Reproduce, word for word, the stretch of the material that begins with the line containing "How far from the camera is point" and ends with the line containing "525 centimetres", with both of those lines included.

--- Start SOURCE DATA ---

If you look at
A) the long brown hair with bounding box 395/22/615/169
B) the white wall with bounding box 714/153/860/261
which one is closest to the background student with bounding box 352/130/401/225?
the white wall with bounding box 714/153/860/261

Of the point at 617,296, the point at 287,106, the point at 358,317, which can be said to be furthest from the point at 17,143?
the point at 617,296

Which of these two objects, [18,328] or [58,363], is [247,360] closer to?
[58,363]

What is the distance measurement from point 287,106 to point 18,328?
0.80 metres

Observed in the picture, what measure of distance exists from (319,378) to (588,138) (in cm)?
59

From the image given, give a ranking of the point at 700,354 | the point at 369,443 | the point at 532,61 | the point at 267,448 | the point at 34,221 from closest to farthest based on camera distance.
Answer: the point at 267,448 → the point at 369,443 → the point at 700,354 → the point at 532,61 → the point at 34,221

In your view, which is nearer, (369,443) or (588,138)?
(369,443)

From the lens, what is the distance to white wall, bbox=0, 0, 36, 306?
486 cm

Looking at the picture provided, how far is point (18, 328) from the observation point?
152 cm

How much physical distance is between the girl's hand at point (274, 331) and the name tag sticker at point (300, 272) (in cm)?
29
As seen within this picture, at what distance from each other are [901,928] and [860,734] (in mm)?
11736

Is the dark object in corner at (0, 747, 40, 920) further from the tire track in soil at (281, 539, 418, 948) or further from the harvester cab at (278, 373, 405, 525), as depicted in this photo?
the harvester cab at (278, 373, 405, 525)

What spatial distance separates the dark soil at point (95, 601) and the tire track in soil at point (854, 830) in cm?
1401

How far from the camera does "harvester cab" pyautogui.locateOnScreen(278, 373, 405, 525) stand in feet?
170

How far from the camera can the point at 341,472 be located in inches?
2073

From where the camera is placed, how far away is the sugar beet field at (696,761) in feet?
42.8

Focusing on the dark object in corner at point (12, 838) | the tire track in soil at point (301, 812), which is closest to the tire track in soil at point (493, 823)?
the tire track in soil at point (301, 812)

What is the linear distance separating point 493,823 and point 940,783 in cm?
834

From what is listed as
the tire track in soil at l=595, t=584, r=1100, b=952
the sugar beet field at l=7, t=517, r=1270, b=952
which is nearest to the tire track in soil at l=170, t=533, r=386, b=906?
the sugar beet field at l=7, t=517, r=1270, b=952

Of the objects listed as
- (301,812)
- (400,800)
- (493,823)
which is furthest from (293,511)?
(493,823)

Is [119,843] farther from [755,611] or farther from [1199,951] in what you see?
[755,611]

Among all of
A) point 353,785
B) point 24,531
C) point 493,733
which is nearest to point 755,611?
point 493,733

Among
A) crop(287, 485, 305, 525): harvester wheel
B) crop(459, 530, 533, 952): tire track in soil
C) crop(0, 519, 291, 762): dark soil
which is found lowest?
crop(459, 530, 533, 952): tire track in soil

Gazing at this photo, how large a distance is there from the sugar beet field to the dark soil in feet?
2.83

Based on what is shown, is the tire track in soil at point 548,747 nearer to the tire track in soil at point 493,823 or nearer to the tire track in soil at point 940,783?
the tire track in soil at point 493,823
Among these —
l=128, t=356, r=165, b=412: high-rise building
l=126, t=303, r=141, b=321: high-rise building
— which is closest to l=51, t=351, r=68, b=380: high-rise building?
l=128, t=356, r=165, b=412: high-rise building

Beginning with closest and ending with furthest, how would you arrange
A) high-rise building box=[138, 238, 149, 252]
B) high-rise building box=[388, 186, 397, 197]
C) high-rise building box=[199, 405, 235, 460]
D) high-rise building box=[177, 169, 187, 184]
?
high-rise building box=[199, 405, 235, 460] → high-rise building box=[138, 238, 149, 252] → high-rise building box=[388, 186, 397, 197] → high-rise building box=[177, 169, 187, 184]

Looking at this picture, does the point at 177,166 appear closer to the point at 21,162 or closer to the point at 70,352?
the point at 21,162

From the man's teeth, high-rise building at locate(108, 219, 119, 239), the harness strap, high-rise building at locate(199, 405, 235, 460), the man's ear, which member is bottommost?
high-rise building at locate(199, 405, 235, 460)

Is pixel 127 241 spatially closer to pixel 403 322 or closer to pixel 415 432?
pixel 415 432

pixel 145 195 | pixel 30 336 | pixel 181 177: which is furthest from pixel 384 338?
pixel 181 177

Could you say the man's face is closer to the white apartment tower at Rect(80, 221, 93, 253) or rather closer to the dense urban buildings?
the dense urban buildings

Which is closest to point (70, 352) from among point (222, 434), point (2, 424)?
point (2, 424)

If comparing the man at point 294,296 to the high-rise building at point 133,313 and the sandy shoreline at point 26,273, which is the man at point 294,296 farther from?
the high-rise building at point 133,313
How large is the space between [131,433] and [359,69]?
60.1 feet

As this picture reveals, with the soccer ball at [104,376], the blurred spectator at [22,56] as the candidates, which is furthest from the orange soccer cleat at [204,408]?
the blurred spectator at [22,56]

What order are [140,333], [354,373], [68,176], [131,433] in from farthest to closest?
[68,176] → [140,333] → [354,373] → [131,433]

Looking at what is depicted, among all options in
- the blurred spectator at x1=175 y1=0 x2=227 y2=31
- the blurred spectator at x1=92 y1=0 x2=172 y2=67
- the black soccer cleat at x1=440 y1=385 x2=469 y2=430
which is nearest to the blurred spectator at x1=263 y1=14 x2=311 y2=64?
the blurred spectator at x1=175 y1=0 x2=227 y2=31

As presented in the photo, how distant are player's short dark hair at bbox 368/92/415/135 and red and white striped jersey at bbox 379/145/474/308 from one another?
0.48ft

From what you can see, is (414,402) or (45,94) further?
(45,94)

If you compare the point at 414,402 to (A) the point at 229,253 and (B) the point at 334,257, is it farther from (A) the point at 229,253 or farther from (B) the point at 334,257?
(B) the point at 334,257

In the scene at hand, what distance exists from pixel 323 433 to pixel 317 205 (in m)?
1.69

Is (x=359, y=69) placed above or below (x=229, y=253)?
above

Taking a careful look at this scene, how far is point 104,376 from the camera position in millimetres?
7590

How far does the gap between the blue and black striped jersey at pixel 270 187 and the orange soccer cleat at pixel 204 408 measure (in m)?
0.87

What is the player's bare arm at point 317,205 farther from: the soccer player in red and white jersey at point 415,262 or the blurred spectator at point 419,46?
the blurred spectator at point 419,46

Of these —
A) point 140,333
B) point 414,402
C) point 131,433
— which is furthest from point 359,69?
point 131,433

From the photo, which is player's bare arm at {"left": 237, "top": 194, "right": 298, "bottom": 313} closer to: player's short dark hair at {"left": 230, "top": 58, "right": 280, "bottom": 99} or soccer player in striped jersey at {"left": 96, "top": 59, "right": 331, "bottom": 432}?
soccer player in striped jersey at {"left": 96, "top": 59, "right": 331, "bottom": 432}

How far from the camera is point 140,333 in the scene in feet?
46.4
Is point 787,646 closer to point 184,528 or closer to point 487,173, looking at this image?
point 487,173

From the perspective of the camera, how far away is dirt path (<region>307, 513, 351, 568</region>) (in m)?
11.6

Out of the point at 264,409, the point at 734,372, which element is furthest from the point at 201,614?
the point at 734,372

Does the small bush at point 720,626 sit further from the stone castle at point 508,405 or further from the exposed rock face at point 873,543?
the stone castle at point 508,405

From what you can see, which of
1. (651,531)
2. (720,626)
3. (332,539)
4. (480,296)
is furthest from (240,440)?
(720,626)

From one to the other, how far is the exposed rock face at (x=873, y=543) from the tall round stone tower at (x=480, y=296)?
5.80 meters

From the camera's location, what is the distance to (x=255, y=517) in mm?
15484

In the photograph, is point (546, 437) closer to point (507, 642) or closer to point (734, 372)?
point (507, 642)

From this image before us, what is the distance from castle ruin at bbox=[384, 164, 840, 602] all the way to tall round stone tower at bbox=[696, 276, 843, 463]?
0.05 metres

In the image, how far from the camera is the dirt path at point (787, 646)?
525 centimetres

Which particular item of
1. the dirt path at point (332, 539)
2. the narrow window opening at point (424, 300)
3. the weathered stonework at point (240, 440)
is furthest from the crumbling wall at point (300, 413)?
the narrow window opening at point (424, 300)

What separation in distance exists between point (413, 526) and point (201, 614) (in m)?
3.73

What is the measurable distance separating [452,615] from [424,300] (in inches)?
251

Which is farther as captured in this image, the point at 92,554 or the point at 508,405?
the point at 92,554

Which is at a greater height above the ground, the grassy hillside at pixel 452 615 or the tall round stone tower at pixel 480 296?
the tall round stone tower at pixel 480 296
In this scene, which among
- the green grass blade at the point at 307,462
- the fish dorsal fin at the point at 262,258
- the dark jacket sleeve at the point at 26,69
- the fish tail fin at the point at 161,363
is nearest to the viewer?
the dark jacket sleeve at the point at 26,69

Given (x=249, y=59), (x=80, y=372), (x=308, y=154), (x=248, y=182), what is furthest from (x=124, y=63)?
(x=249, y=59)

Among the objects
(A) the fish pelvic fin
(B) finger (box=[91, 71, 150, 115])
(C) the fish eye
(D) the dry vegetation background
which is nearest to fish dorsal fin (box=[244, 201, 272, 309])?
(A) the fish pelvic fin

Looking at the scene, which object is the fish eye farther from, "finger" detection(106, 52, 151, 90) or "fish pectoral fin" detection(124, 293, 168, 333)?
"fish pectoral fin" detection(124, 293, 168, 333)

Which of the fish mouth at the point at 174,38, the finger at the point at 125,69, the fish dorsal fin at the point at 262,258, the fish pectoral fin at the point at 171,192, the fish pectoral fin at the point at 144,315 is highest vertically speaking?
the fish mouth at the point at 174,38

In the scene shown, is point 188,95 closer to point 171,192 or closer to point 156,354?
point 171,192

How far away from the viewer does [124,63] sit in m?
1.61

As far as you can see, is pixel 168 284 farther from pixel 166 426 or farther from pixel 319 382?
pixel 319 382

--- End SOURCE DATA ---

● **ANSWER TO THE PROBLEM**:
How far from the camera is point 140,333 in the scene in feet?
46.4
Is point 787,646 closer to point 184,528 or closer to point 487,173, looking at this image?
point 487,173

From the perspective of the camera, how far away is dirt path (<region>307, 513, 351, 568</region>) (in m)?
11.6

Out of the point at 264,409, the point at 734,372, which element is furthest from the point at 201,614?
the point at 734,372

Does the small bush at point 720,626 sit further from the stone castle at point 508,405 or further from the exposed rock face at point 873,543?
the stone castle at point 508,405

From what you can see, which of
1. (651,531)
2. (720,626)
3. (332,539)
4. (480,296)
is furthest from (240,440)?
(720,626)

From one to the other, how far is the exposed rock face at (x=873, y=543) from the tall round stone tower at (x=480, y=296)?
5.80 meters

From the camera's location, what is the distance to (x=255, y=517) in mm?
15484

In the photograph, is point (546, 437) closer to point (507, 642) or closer to point (734, 372)?
point (507, 642)

From this image before us, what is the distance from castle ruin at bbox=[384, 164, 840, 602] all the way to tall round stone tower at bbox=[696, 276, 843, 463]?
0.05 metres

In the image, how far from the camera is the dirt path at point (787, 646)?
525 centimetres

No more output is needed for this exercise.